You will now connect the modules with pipes.

Pipes

Pipes are graphical elements that represent data transmission paths between

modules. A pipe can be “thin” or “fat”. A thin pipe contains only one layer of

information. A fat pipe, which is wider than a thin pipe, contains multiple layers of information.



Modules are connected by clicking the output port of the module to connect from

and then clicking the input port of the module to connect to. You can also connect

between a pipe and a module by first clicking the pipe, and then clicking the input port on the connecting module.

A pipe is default color-coded according to the type of data that it transmits. Some

examples are listed below.

Pipe Colors and Data Types

Color Type

Green Rasters

White Vectors

Red Bitmaps

Blue Pseudocolor tables

Yellow Look-up tables

Cyan Binary

Black Dead pipe

Note The most frequent causes for dead pipes are moving, renaming, and

deleting an input file or layer.

Always connect modules before you configure them, because for some

modules the default settings of an input layer can override a module’s

configuration.
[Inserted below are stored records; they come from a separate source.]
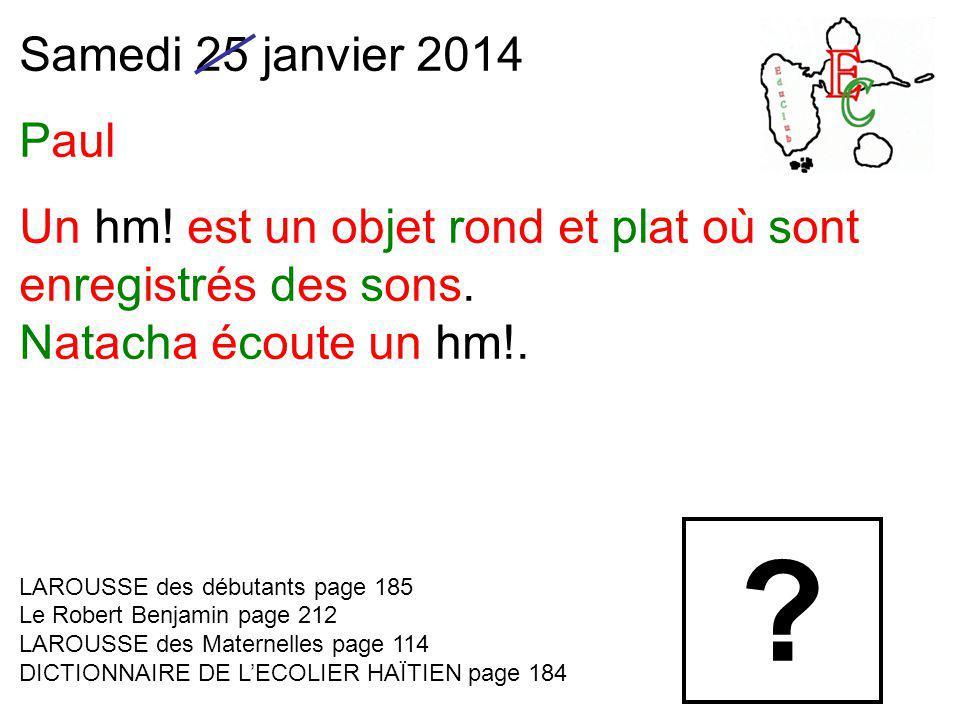 Samedi 25 janvier 2014 Paul Un hm. est un objet rond et plat où sont enregistrés des sons.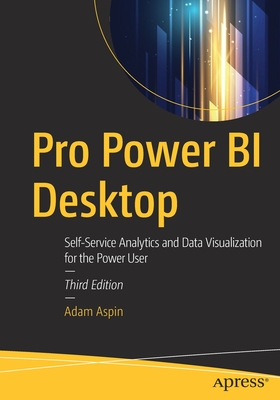 Pro Power Bi Desktop: Self-Service Analytics and Data Visualization for the Power User 3/e-cover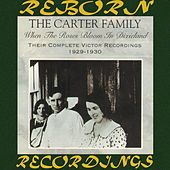 When the Roses Bloom in Dixieland: Their Complete Victor Recordings (1929-30) (HD Remastered) by The Carter Family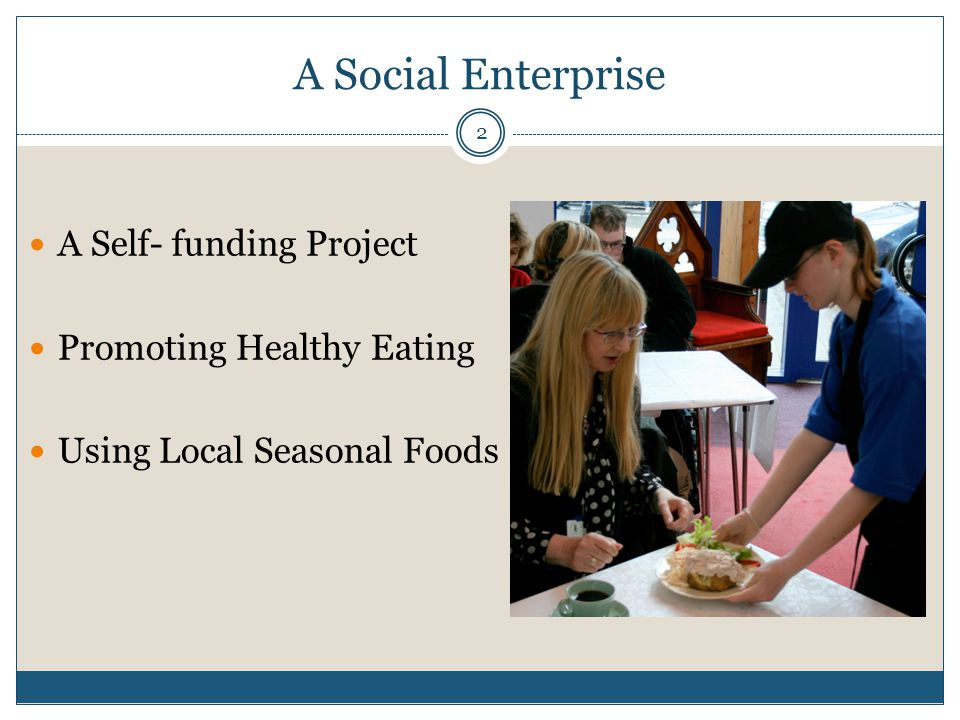 A Social Enterprise A Self- funding Project Promoting Healthy Eating Using Local Seasonal Foods 2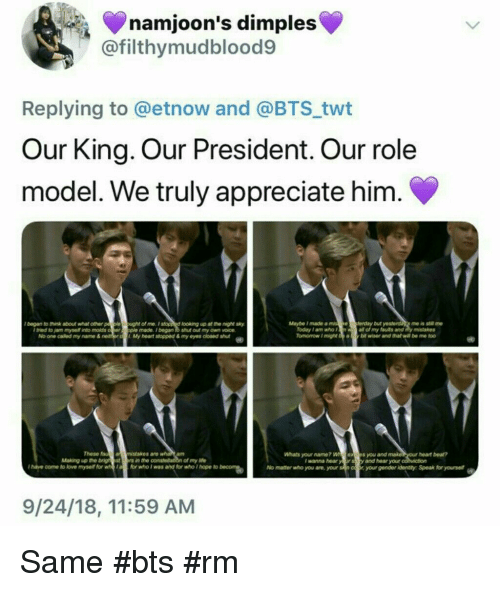 the of: namjoon's dimples  @filthymudblood9  Replying to @etnow and @BTS twt  Our King. Our President. Our role  model. We truly appreciate him.  lbegan to hink about what other p  le o  ught of me.Istopp d looking up at the night sky  ple made.began to shut out my own voice  My heart stopped & my eyes doened sut  Maybe Imade a miseferday but  me is stl me  Today 1 am who f  all of my futs and y mistakes  I tried to jam mysell into molds  No one called my name &  These  an msistakes are  Whats your name? Wexs you and make  y and hear your  am  heart bea?  Making up the brigh estrs in the  of my ife  I wanna hear  I hatve come to lovemyse for or who I was and for who I hope to beN  No matter who you are, your sn coyourgender identty Speak for yourse  9/24/18, 11:59 AM Same #bts #rm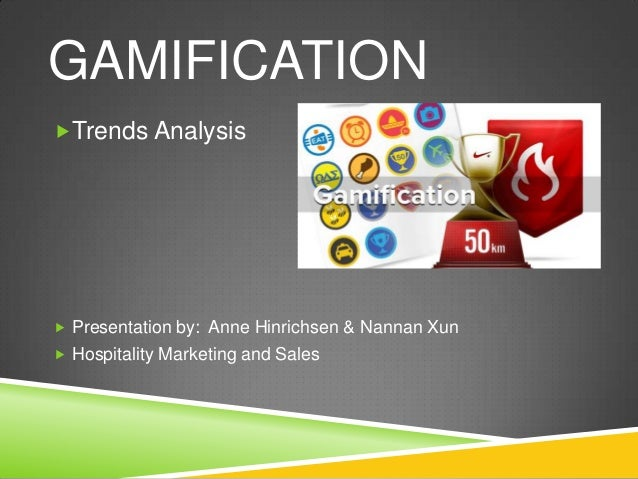 GAMIFICATIONTrends Analysis Presentation by: Anne Hinrichsen & Nannan Xun Hospitality Marketing and Sales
An exception is the IMPORT module, which you must

configure for it to display a port.

To connect CDLAND7 and SATMODEL (left module)

1. Click the raster output port from CDLAND7 and then click the input port on

the SATMODEL module

A green pipe connects these two modules

2. Click the Satellite Orbital Ephemeris Layer port from CDLAND7 and then click

on the Orbit layers Input Port on the first SATMODEL module.

A blue pipe connects these two modules

To connect CDLAND7 and SATMODEL to AUTOGCP

3. Click the raster output port from CDLAND7 and then click the input port on

the SPLIT module

A green pipe connects these two modules

4. Click the first output port from the SPLIT module and connect to the Input

Image Layer port on AUTOGCP

5. Click the Output Math Model Layers port from the first SATMODEL module

and connect this to the Math Model Layer on the AUTOGCP module.

A cyan pipe connects these two modules

Note A SPLIT module will split a 'Fat' pipe into a 'Thin' pipe. Since a 'fat'

pipe contains many layers, while a 'thin' pipe contains only 1 layer,

this module will be transferring 1 layer from a 'fat' pipe and placing

it into its own 'thin' pipe. This is useful if only a particular layer

needs to pass on to another module.



To connect the IMPORT modules to AUTOGCP

1. Click the raster port from the first IMPORT module, containing the

geo_landsat.pix and connect this to the Reference Image Layer raster port on

the AUTOGCP module

2. Click the raster port from the second IMPORT module, containing the

dem.pix and connect this to the Elevation Layer port on AUTOGCP

Figure 103. CDLAND7 and IMPORT pipe connections to AUTOGCP

To connect AUTOGCP and GCPREFN

1. Connect the GCP Layer port from AUTOGCP to the GCP Layer to be Refined

port on GCPREFN

A cyan pipe connects these modules.

2. Connect the output math model port from the first SATMODEL to the input

math model port on GCPREFN

To set up the connections for SATMODEL

1. Connect the output GCP port from GCPREFN to the GCP port on the second

SATMODEL

2. Connect the output raster port from SPLIT to the raster input port on the

second SATMODEL

3. Connect the output orbit layer port from CDLAND7 to the orbit layer port on

the second SATMODEL.



Figure 104. Pipe connections to SATMODEL module

To set up the connections for SATMODEL and ORTHO:

1. Connect the output raster port from CDLAND7 to the Image Layers to be

Processed raster port on ORTHO

2. Connect the output raster port from the second IMPORT to the Elevation

Layer raster port on ORTHO

3. Connect the Output Math Model Layer port from the second SATMODEL to

the Math Model Layer port on ORTHO

4. Connect the raster port from ORTHO to the input (or ‘any’) port on EXPORT

Figure 105. Model to orthorectify a Landsat-7 image



To configure the AUTOGCP module

1. Double-click the AUTOGCP module

2. For the Number of GCPs per image, enter a value of 128

This is the number of candidates that will be used for the matching process.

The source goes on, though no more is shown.